The health action group regularly meets with Central Queensland Hospital Health Service and Public Health Network.
“Things are starting to happen,” Mrs Morris said.
She said it was crucial for people to know they would not have to be transferred to Gladstone or Rockhampton during their pregnancy or when giving birth.
“Women who are having babies here, private or public, they don't have to travel unless there is a risk,” she said.
In more exciting news for the region’s health sector, an oncology nurse is now employed at the Biloela Hospital.
The new telechemotherapy service allows suitable patients to access some of their cancer treatment at Biloela Hospital, with local clinicians supported by specialist cancer staff in Rockhampton via video-link.
Staff at the hospital are also using telehealth services more than ever.
“So there is lot of pockets of positive,” Mrs Morris said.
Stability in locum doctors was also starting to improve, which was another positive, Mrs Morris said.
Surgical procedures locally were also a focus.
Mental health services were also strong with many options for counselling and work towards suicide prevention.
The health action group has an ultimate goal of getting the hospital rebuilt.
In terms of aged care, Mrs Morris said there was already a really good facility in town with Wahroonga and the options of community health services like Bluecare and support in the home.
“So we are very fortunate,” she said.
“But there is always room for improvement.”
The biggest misconception is knowing what is available.

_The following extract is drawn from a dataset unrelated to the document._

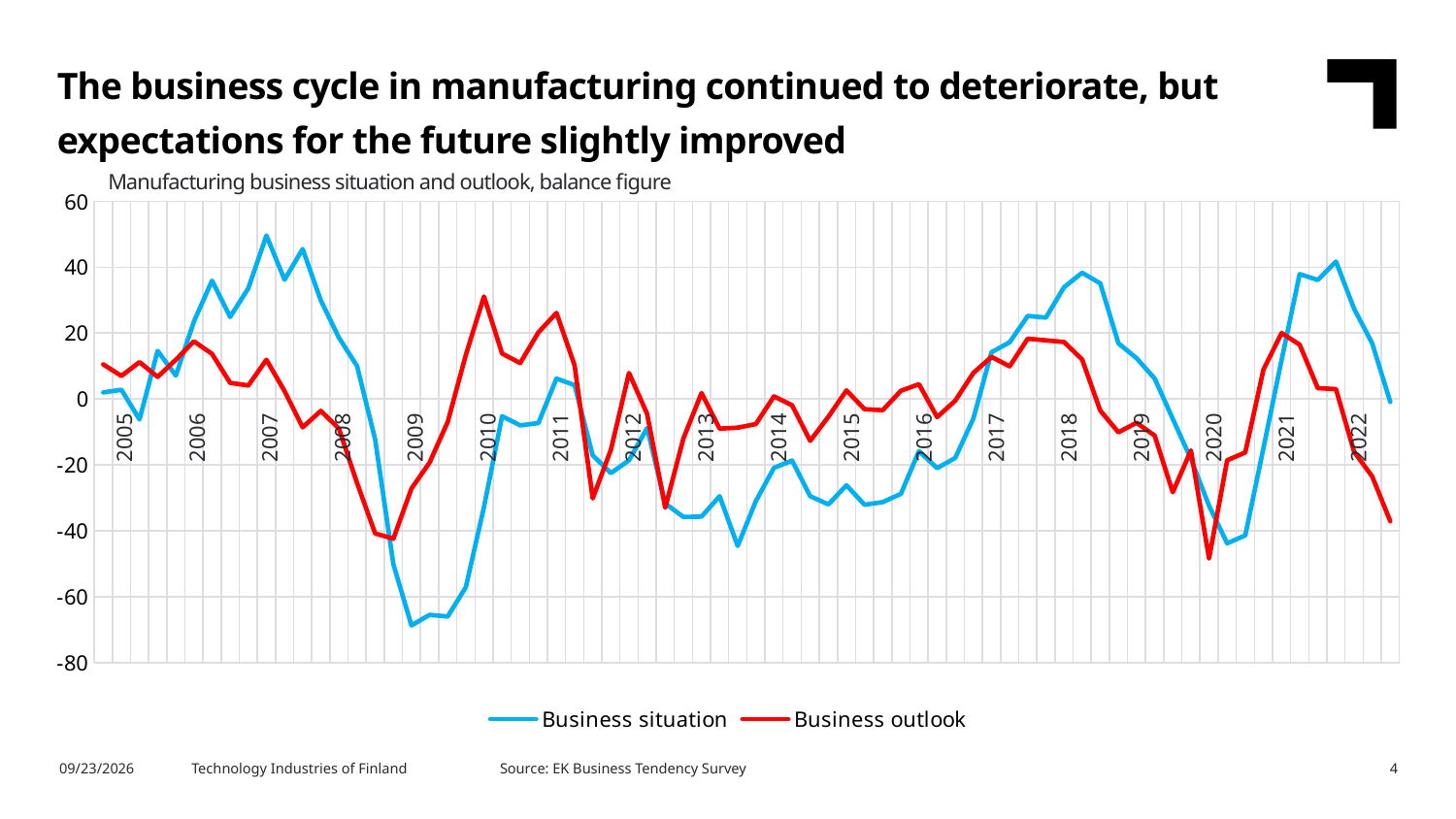
In 2009, which line reaches the lower value, Business situation or Business outlook? Business situation Is the peak of the Business outlook line in 2010 greater or less than 20? greater Does the Business outlook line rise or fall over the course of 2022? Fall What is the title of the chart? Manufacturing business situation and outlook, balance figure Is the lowest value of the Business situation line, reached in 2009, greater or less than -60? less What are the two series named in the legend? Business situation and Business outlook Is the peak of the Business situation line in 2007 greater or less than 40? greater At the end of 2022, which line is higher, Business situation or Business outlook? Business situation How many series does the legend list? 2 How many years are labelled on the x axis? 18 What kind of chart is shown on the slide? Line chart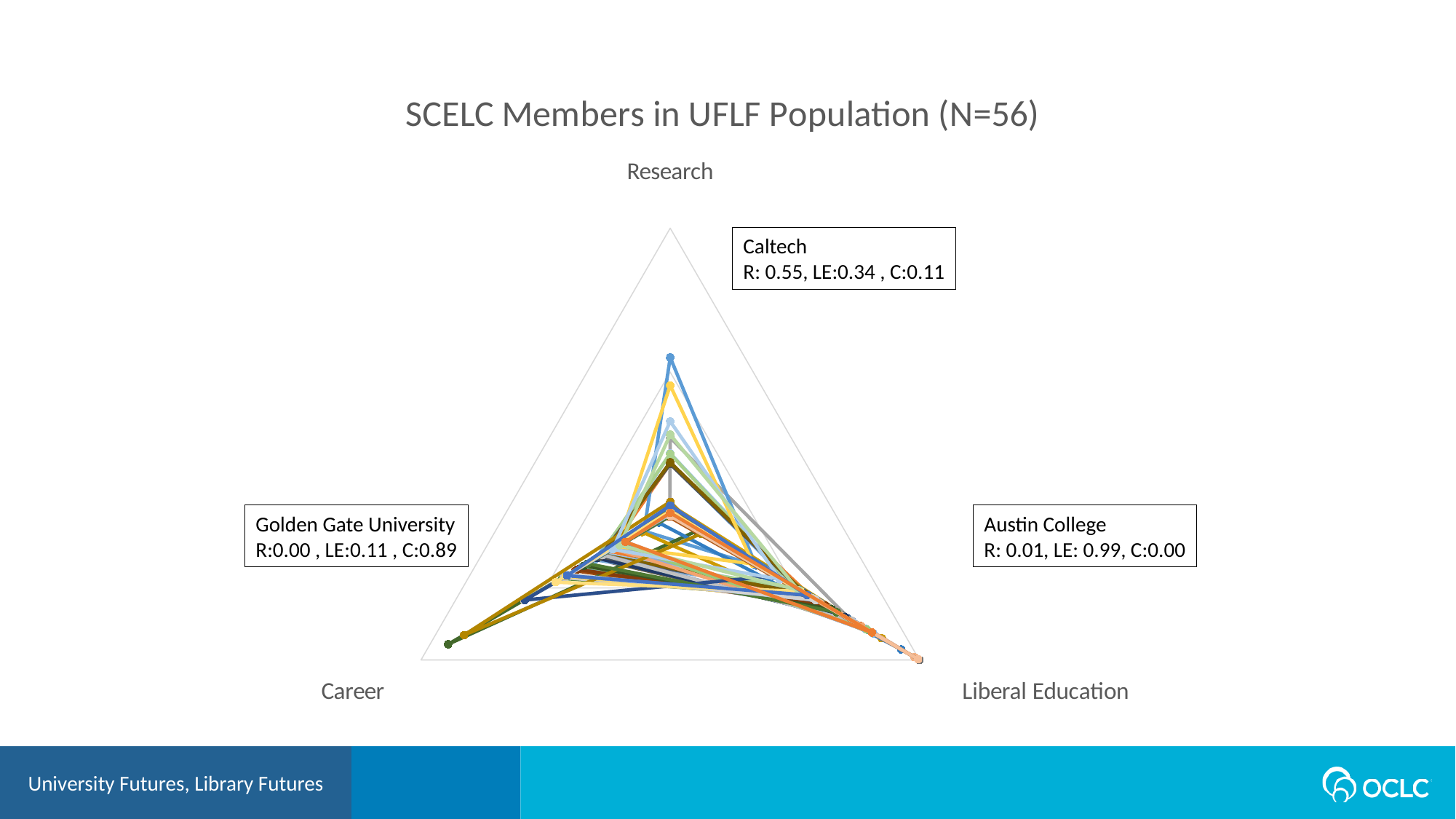
What is the Research (R) value annotated for Caltech? 0.55 Among the three annotated institutions, which has the highest Career value? Golden Gate University What is the Career (C) value annotated for Golden Gate University? 0.89 What is the difference between the annotated Liberal Education values of Austin College and Caltech? 0.65 What is the title of the chart? SCELC Members in UFLF Population (N=56) What kind of chart is shown on the slide? Radar chart Among the three annotated institutions, which has the lowest Liberal Education value? Golden Gate University Which has the higher annotated Research value, Caltech or Golden Gate University? Caltech How many axes (dimensions) does the radar chart have? 3 What is the Liberal Education (LE) value annotated for Austin College? 0.99 What is the Career (C) value annotated for Caltech? 0.11 What are the three axis labels on the radar chart? Research, Career, Liberal Education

“It is not promoted enough,” Mrs Morris said. “You don’t look for it until
you need it.”
Central Queensland Hospital and Health Services executive director Gladstone-Banana Joanne Glover said Biloela Hospital was a key rural facility for the Banana Shire, providing support to smaller hospitals including Theodore, Moura
The Biloela Hospital has 24 beds, a 24/7 Emergency Department, inpatient and allied health services, as well as dental services.
“Through visiting specialists, it provides general surgery, obstetrics and gynaecology, mental
health and drug and alcohol services,” Ms Glover said.
“The hospital provides educational support to nurses and doctors of the future, who are a valuable part of the workforce.”
Another positive for the hospital and its future is this year the facility gained
accreditation for Rural Generalist Training with the Australian College of Rural and Remote Medicine.
Rural Generalists are qualified doctors with advanced skills in obstetrics or anaesthetics providing support services at Biloela Hospital.
HEALTHY TEAM: Biloela Health System Action Group members (BHSAG a group auspiced by Biloela Enterprise) with CQHealth staff and Wahroonga Retirement Village staff at Wahroonga at a meeting earlier in the year. Pictured are Rosie from Wahroonga, Jo Glover from CQHealth, Joy Pittman from CQ Health Biloela Hospital, Di Morris who is president of Biloela Enterprise, Lorna Perrett from Wahroonga and Ron Carige the Chair of BHSAG.